*Written instruction:* Gather every line of the entries that contains the string "JSON", and treat uppercase and lowercase letters as different.

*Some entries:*
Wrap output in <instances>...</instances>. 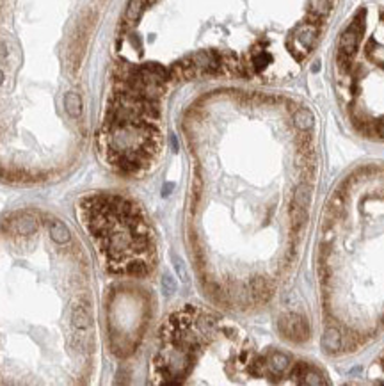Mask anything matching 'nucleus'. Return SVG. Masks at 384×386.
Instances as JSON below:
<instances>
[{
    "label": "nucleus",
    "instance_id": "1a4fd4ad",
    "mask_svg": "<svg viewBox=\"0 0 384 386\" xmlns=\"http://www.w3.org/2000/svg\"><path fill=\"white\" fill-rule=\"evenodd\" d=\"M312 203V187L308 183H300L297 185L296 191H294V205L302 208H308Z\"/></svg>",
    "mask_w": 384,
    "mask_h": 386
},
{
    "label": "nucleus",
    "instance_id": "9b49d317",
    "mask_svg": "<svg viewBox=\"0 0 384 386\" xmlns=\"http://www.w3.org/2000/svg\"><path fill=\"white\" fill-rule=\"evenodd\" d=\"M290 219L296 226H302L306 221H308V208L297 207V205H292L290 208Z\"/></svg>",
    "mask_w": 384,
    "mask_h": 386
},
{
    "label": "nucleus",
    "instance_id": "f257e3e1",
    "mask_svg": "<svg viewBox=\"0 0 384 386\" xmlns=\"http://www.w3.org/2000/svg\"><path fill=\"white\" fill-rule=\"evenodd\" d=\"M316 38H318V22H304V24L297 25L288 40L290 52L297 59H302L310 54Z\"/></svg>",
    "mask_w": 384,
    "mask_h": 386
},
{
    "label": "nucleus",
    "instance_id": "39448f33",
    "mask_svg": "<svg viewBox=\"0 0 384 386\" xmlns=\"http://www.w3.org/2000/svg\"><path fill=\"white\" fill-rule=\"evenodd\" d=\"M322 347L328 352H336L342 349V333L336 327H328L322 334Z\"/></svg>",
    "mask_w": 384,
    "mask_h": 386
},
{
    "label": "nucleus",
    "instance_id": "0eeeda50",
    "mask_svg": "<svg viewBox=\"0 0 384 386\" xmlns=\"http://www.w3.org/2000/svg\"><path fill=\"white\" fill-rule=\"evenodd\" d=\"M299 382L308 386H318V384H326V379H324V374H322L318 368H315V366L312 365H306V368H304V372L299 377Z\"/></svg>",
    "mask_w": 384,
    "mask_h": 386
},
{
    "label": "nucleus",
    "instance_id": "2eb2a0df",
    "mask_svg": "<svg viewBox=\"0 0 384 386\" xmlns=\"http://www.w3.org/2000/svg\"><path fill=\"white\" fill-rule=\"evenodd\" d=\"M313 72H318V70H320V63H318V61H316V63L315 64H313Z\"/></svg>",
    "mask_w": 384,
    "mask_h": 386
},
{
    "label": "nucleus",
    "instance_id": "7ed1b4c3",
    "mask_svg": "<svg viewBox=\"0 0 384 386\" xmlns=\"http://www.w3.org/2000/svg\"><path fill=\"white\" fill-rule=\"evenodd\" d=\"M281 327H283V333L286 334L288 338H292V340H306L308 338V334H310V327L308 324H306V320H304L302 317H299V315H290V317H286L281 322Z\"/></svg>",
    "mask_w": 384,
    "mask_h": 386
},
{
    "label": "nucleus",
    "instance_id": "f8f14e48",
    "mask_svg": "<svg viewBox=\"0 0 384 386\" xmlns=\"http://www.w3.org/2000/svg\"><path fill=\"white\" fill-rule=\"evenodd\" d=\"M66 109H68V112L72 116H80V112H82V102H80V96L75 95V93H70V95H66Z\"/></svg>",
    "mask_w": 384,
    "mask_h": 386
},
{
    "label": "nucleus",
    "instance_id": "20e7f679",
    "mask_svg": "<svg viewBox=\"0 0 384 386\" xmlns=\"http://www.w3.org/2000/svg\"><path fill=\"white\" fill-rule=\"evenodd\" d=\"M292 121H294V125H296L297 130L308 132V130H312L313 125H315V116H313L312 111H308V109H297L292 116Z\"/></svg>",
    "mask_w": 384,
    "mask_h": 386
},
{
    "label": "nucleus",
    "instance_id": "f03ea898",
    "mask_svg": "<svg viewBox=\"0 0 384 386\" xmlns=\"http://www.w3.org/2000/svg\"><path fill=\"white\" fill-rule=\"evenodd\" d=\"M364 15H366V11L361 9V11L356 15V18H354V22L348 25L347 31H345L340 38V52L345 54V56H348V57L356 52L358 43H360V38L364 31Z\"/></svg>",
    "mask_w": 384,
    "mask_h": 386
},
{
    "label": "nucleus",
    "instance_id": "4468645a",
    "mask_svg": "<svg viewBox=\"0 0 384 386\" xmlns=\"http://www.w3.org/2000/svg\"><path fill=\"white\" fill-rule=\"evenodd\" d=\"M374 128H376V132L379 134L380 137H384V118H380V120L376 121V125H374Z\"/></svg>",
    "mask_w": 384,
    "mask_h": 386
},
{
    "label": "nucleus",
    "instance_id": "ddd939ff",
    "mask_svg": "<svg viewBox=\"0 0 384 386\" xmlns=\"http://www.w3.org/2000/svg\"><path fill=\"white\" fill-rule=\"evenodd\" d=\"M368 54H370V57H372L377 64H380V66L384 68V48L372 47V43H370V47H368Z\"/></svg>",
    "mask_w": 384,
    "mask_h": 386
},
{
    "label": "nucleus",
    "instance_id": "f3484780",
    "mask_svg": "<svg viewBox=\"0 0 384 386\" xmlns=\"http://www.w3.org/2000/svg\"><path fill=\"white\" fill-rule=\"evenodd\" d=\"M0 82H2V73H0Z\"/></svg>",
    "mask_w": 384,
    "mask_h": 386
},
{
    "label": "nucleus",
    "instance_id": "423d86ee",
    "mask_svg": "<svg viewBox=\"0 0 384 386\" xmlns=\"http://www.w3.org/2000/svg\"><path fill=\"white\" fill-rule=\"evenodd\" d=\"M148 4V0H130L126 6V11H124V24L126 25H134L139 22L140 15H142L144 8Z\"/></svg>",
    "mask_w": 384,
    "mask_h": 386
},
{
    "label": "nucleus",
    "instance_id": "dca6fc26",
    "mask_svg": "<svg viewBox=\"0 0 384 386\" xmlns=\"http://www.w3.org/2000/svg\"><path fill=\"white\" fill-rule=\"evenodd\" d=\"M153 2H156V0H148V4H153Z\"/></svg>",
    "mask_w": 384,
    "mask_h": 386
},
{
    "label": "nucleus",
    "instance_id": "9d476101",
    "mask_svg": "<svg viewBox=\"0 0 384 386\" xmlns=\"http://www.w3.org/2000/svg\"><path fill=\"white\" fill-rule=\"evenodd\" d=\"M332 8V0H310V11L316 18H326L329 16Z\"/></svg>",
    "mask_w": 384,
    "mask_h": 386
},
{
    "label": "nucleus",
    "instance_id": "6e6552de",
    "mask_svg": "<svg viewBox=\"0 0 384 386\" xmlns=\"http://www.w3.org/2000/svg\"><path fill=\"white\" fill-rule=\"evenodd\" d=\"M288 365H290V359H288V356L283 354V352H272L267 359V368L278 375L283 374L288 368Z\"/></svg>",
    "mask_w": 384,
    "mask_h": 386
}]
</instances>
==
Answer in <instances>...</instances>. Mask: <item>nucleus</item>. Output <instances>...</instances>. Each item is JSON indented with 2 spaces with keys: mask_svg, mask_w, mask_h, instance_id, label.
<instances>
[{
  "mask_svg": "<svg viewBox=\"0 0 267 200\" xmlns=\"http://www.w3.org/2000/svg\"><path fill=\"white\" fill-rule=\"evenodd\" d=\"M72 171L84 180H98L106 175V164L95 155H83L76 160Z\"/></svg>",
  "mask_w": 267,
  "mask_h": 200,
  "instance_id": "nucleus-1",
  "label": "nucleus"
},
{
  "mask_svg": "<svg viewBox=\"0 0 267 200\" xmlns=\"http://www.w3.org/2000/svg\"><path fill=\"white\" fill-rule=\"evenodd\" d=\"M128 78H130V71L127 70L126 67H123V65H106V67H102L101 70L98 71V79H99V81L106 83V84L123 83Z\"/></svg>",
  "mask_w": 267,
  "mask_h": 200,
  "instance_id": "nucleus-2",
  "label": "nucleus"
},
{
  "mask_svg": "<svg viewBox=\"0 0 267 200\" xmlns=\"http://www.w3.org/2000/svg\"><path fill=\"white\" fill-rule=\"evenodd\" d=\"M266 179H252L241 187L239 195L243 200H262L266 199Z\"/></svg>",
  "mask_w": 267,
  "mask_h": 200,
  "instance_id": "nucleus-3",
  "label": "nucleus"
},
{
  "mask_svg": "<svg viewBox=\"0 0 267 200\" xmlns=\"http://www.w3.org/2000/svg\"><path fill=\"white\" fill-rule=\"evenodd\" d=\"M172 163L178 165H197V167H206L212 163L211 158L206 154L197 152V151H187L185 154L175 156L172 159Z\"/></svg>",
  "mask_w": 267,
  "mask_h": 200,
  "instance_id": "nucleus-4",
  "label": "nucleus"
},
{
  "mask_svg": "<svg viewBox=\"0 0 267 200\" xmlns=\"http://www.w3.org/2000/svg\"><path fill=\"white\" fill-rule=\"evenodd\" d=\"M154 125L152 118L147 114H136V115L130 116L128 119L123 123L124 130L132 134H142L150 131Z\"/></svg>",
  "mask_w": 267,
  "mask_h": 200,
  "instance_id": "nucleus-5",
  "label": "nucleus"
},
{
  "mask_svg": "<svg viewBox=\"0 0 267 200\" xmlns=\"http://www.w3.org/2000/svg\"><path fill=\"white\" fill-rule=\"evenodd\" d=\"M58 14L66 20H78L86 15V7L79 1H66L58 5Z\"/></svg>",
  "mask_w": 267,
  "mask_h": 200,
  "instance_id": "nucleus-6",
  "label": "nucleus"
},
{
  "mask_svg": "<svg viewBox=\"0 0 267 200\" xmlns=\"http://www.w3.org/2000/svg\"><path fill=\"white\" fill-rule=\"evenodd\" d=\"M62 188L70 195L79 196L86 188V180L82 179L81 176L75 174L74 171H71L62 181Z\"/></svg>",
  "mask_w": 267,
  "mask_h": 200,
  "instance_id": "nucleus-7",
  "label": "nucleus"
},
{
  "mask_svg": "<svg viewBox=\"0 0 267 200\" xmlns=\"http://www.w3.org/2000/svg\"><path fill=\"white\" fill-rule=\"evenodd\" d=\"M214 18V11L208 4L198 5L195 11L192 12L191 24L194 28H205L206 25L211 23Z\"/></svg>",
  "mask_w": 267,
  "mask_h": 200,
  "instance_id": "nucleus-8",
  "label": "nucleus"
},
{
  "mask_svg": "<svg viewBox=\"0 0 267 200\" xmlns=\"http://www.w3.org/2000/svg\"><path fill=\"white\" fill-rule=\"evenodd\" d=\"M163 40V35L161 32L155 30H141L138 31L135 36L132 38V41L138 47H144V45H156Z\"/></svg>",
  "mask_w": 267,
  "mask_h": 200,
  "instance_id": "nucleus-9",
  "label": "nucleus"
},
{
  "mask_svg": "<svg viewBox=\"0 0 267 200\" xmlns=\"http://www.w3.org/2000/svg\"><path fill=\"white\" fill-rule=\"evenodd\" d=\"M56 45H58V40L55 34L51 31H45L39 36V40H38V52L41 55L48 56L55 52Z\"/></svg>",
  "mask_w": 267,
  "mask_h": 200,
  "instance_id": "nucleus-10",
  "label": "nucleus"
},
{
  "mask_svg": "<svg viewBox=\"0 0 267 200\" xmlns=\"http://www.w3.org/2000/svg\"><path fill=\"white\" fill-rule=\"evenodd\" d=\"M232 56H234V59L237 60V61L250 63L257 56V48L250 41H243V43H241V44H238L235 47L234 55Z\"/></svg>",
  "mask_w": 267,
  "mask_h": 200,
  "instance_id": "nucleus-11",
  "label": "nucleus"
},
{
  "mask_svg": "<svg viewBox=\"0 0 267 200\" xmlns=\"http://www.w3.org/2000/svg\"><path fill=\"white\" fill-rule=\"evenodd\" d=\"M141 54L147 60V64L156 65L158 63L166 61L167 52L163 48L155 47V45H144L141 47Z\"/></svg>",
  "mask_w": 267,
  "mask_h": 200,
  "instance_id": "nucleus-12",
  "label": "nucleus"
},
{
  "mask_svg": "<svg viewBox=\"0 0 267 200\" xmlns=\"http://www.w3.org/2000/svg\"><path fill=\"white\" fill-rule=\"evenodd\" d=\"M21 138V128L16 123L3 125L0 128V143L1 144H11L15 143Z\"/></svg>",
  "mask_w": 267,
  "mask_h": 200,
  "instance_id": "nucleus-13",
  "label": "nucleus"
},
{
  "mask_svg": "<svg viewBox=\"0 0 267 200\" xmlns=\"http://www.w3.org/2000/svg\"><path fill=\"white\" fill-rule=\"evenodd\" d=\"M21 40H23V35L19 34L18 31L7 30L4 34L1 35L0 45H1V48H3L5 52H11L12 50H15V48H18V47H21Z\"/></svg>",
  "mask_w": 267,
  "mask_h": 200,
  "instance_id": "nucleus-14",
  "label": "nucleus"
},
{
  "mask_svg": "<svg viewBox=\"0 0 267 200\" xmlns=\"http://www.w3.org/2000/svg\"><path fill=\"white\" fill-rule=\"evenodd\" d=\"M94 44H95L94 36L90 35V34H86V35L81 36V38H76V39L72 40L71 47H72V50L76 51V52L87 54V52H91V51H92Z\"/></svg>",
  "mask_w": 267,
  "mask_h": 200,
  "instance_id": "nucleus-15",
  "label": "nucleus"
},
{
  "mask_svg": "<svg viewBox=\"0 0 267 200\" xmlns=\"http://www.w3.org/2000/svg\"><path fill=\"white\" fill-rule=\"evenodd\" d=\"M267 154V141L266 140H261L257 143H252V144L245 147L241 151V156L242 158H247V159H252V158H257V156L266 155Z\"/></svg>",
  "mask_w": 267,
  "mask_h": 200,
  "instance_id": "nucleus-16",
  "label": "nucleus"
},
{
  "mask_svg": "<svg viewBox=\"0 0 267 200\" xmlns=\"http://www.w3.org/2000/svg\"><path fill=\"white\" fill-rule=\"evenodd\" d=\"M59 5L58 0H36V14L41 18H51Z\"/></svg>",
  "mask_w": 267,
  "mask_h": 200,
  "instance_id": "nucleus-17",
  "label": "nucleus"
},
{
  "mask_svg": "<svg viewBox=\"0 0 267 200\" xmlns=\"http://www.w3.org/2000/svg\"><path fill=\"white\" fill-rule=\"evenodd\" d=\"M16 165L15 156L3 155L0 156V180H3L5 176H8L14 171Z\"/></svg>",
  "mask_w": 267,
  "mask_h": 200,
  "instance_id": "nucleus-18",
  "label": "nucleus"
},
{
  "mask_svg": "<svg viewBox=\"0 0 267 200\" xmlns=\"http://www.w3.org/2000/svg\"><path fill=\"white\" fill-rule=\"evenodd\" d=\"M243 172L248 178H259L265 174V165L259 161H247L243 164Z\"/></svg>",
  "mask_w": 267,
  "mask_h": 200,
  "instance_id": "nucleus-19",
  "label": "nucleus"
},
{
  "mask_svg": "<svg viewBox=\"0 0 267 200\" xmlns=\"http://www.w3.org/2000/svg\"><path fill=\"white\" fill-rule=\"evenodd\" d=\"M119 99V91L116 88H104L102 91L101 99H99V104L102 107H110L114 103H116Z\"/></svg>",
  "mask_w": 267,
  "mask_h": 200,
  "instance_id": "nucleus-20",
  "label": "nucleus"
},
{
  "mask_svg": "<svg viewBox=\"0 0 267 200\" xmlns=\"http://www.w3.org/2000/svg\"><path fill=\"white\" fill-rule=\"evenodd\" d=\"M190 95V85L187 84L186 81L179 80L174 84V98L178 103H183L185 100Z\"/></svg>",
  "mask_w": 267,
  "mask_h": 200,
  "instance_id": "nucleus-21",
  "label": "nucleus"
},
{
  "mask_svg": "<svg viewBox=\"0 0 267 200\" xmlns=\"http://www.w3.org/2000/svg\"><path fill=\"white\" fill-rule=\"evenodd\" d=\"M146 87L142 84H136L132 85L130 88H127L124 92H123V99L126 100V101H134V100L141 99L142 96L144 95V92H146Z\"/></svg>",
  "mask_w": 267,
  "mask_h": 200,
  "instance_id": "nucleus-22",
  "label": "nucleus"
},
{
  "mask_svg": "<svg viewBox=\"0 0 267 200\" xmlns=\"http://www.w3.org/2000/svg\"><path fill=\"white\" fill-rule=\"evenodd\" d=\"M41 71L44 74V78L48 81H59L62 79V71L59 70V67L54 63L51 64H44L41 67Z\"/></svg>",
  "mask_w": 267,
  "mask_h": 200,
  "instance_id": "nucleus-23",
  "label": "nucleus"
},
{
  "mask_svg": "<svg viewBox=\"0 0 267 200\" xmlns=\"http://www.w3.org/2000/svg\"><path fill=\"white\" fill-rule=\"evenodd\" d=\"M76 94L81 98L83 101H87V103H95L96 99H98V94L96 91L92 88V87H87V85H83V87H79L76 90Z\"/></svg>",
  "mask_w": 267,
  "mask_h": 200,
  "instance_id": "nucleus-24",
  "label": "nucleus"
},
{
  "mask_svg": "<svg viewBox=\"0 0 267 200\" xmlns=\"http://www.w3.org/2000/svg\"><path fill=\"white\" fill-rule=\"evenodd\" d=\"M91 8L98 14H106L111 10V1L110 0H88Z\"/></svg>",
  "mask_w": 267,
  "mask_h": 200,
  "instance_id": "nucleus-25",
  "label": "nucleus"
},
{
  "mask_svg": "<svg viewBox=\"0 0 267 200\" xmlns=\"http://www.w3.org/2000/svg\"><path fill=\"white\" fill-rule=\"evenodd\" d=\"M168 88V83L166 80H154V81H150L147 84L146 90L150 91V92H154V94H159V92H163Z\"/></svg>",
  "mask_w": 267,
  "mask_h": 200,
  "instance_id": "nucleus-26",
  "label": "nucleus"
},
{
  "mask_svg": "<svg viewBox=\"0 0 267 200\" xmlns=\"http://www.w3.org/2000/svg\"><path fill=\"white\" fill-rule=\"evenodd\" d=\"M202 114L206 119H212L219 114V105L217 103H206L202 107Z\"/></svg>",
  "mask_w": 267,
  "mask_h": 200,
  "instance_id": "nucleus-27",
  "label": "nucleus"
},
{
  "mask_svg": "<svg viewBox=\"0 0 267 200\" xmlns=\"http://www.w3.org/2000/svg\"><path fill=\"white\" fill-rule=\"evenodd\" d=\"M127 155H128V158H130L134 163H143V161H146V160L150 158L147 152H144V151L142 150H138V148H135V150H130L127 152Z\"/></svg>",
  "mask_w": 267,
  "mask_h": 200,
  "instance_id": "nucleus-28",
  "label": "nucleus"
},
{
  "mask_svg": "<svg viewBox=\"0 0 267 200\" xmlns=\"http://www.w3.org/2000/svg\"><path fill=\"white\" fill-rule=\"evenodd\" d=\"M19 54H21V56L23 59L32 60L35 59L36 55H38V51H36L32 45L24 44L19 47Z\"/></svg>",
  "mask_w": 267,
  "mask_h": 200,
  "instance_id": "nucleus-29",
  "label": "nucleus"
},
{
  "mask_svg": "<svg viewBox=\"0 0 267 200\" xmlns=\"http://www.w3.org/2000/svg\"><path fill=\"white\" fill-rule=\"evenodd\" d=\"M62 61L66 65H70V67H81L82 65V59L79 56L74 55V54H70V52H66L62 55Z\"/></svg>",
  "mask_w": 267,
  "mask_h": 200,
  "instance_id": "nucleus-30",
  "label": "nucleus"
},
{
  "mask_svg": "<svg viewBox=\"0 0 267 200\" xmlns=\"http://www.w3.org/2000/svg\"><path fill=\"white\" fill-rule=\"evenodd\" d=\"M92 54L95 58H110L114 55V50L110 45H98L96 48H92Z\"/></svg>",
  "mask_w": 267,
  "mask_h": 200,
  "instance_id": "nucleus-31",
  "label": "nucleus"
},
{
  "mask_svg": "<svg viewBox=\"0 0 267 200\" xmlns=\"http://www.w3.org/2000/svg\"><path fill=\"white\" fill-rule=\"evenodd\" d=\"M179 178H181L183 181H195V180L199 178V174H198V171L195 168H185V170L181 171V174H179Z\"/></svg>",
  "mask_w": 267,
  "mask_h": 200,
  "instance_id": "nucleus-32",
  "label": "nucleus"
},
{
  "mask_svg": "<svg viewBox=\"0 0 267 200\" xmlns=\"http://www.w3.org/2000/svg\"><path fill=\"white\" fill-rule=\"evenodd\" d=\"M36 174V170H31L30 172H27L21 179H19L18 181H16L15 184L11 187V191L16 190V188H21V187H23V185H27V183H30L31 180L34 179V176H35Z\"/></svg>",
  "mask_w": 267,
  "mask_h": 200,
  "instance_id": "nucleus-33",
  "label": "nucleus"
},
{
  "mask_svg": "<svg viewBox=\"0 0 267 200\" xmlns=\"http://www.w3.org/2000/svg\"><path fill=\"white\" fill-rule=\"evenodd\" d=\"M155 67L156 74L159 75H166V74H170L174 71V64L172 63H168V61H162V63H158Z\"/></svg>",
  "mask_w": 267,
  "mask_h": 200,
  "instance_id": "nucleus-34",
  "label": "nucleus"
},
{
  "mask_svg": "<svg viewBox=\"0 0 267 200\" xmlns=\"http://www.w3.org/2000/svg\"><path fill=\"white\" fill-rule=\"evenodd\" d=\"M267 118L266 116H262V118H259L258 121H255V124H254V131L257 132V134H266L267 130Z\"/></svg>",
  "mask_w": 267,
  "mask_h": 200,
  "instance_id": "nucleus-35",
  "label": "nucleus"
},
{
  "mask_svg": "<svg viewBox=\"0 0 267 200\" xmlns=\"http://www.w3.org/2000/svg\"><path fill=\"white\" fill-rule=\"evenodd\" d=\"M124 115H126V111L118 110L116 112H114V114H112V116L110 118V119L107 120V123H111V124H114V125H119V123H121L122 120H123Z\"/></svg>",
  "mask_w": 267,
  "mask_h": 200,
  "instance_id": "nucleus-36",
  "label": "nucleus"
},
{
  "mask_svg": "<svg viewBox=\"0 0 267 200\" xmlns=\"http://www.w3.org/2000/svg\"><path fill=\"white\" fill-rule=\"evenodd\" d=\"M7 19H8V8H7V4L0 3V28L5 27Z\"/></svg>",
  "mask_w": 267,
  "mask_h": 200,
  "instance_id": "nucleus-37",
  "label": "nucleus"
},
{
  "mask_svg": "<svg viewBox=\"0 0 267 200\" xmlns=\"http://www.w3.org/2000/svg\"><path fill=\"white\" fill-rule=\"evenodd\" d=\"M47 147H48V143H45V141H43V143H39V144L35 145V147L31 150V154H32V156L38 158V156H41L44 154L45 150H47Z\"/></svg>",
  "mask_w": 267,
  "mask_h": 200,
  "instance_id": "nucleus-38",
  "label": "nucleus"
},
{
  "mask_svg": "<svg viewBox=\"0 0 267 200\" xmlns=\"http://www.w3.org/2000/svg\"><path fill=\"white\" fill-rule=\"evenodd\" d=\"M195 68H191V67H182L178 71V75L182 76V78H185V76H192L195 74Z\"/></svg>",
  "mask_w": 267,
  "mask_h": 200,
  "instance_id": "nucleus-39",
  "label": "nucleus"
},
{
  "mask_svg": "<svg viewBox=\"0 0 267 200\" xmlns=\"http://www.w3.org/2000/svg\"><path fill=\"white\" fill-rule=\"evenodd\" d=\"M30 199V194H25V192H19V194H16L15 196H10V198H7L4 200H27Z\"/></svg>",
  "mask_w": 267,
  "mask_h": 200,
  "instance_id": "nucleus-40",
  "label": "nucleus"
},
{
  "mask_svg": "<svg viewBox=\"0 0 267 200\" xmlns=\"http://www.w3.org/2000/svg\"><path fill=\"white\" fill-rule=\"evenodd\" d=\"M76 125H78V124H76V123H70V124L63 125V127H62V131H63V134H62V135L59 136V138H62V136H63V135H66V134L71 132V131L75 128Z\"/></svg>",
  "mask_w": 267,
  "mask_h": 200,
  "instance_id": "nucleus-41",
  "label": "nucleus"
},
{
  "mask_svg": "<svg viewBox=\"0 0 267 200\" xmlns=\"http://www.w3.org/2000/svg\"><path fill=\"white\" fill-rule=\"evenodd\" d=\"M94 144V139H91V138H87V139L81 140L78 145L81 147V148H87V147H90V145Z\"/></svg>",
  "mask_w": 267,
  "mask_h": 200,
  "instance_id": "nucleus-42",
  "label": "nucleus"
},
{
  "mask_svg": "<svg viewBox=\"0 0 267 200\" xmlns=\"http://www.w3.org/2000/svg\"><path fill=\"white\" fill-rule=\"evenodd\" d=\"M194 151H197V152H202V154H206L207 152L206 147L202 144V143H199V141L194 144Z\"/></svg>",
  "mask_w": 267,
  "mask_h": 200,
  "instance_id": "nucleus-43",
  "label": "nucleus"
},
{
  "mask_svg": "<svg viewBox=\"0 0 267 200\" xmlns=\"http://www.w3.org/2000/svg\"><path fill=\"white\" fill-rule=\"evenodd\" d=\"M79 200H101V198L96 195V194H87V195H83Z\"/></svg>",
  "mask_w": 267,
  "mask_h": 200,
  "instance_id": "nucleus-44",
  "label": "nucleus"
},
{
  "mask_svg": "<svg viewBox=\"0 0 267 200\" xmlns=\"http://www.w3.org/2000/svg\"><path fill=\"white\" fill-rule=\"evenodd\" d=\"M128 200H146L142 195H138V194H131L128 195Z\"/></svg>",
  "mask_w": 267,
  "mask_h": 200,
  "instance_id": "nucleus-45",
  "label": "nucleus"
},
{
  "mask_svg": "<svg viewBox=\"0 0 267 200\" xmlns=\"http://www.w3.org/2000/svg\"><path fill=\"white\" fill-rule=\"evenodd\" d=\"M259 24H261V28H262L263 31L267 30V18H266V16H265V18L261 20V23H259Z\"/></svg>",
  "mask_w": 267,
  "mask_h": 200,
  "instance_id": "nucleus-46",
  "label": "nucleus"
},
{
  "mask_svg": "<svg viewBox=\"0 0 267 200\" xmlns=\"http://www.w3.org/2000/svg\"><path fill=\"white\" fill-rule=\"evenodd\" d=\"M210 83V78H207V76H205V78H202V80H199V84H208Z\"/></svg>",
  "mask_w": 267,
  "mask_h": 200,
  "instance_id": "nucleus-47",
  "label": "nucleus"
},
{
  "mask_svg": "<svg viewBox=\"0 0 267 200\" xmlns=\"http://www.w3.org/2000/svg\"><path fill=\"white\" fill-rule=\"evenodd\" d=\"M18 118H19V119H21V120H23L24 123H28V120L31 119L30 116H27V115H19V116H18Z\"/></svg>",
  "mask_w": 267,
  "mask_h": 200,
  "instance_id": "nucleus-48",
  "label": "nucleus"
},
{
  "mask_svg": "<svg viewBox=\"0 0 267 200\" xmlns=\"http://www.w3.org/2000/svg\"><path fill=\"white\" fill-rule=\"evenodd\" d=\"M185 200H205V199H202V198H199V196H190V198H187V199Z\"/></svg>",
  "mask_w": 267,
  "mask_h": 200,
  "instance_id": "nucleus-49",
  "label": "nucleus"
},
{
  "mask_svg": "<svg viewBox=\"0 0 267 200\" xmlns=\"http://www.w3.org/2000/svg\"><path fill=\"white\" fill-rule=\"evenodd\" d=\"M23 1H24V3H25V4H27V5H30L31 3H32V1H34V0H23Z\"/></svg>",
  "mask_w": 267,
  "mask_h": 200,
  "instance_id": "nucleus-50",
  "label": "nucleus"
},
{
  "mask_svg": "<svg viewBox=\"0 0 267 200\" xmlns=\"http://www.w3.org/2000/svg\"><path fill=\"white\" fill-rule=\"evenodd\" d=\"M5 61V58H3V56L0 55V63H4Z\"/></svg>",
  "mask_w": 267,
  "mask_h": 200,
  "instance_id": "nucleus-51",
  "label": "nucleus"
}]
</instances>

*Result of this task:*
Instances as JSON below:
Answer in <instances>...</instances>. Mask: <item>nucleus</item>. Output <instances>...</instances>. Each item is JSON indented with 2 spaces with keys: mask_svg, mask_w, mask_h, instance_id, label.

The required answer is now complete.